Recognizing a giant of the industry


Staff writer

LONDON — Thousands of journalists are filing stories from the Main Press Centre (MPC) during the London Olympics. All of them would be wise to list John Rodda as an admirable figure, a role model in this cut-throat business of scoops and deadlines.

Appropriately, Rodda, who beat deadlines with panache for nine Olympics for the Guardian, is honored in the MPC. This is The John Rodda London 2012 Main Press Center Workroom.

He spent more than a half-century with the Guardian, specializing in boxing and athletics coverage.

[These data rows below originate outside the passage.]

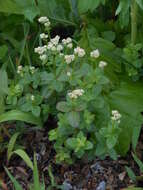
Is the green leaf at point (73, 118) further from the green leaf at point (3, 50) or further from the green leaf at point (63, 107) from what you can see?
the green leaf at point (3, 50)

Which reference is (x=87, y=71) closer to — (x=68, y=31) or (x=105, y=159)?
(x=105, y=159)

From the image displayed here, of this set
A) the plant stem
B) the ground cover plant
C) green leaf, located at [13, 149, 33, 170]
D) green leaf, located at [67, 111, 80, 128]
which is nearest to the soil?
the ground cover plant

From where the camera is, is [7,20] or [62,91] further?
[7,20]

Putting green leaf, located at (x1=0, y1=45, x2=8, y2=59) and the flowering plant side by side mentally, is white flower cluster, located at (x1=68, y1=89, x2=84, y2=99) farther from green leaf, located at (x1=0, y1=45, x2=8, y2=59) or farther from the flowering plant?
green leaf, located at (x1=0, y1=45, x2=8, y2=59)

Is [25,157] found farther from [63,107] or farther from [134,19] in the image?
[134,19]

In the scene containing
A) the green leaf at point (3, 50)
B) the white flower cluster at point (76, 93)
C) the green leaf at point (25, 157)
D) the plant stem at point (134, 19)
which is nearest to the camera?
the white flower cluster at point (76, 93)

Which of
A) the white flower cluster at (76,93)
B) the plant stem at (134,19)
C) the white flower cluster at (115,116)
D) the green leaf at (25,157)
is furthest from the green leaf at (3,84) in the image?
the plant stem at (134,19)

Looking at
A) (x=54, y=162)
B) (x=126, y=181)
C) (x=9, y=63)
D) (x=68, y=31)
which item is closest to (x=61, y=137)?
(x=54, y=162)
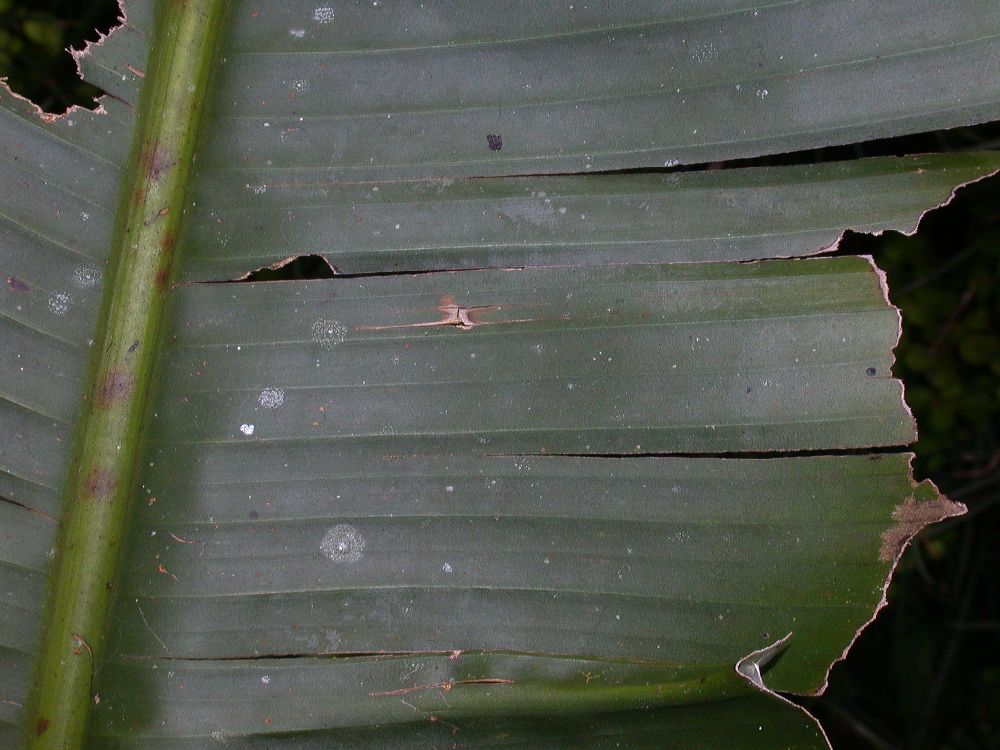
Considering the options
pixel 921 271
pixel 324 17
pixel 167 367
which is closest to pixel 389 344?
pixel 167 367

He passed away on March 3, 2009, but his legacy endures.

"Behind the scenes he helped (London 2012 chief Sebastian) Coe and his campaigners win the 2012 bid," wrote Kevin Mitchell in a moving eulogy that appeared in the Guardian in 2009.

"I learned so much from Rodda about boxing," Mitchell revealed. "He not only knew the shenanigans of boxing as an industry but was immersed in the sport's history and its skills."

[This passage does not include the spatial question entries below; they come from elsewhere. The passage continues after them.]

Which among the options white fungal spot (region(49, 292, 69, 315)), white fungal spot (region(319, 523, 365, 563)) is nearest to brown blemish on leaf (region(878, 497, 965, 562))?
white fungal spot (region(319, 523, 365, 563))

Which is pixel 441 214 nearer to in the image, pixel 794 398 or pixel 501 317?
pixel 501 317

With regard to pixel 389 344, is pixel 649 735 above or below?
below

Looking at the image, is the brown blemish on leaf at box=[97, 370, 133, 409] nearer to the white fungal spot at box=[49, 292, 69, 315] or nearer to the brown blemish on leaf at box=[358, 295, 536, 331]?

Rodda, who was 78 at the time of his death, reported from the 1948 "Austerity" Olympics, London's second opportunity to host the global extravaganza.

It wasn't easy.

"He had to strike matches in the back of the wooden press box to illuminate his final report," the Guardian noted in his obituary.

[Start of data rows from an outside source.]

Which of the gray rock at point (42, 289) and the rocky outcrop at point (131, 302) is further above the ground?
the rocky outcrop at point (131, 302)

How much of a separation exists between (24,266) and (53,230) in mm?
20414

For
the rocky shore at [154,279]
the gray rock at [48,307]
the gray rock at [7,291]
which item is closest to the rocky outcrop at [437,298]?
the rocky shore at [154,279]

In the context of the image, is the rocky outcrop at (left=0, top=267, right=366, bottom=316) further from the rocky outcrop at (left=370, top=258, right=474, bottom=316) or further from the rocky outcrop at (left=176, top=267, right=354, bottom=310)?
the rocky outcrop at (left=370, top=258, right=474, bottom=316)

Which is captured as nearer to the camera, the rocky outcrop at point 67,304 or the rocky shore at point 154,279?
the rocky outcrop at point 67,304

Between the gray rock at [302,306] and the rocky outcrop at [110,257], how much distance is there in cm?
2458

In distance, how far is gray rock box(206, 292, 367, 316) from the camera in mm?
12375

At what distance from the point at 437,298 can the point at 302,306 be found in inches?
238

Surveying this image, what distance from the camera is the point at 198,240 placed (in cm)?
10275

Rodda witnessed long jumper Bob Beamon's otherworldly record of 29 feet, 2½ inches at the 1968 Mexico City Games. Four years later, he was there in Munich when terrorists delivered a lethal combination of death and fear. And his final Olympic stories were completed at the 1996 Atlanta Games.

"Above all, John was an outstanding and influential news reporter whose reports and books inspired his many friends and colleagues at home and around the world, setting exceptional standards in journalism," the plaque bearing his name reads.

To those who know him best, the above words remain spot-on.

"Nobody, in athletics certainly, and very few in boxing, was better informed than the Guardian's masterly double-sport correspondent," Mitchell wrote.

More than three years have past since one of the giants of the industry passed away, but he will not be forgotten. Yes, of course, many will remember him in London throughout the next two weeks, swapping stories about Rodda's reporting and anecdotes about the man as well.

Heaven knows, there will be no shortage of stories to tell.

Indeed, Rodda had a remarkable life.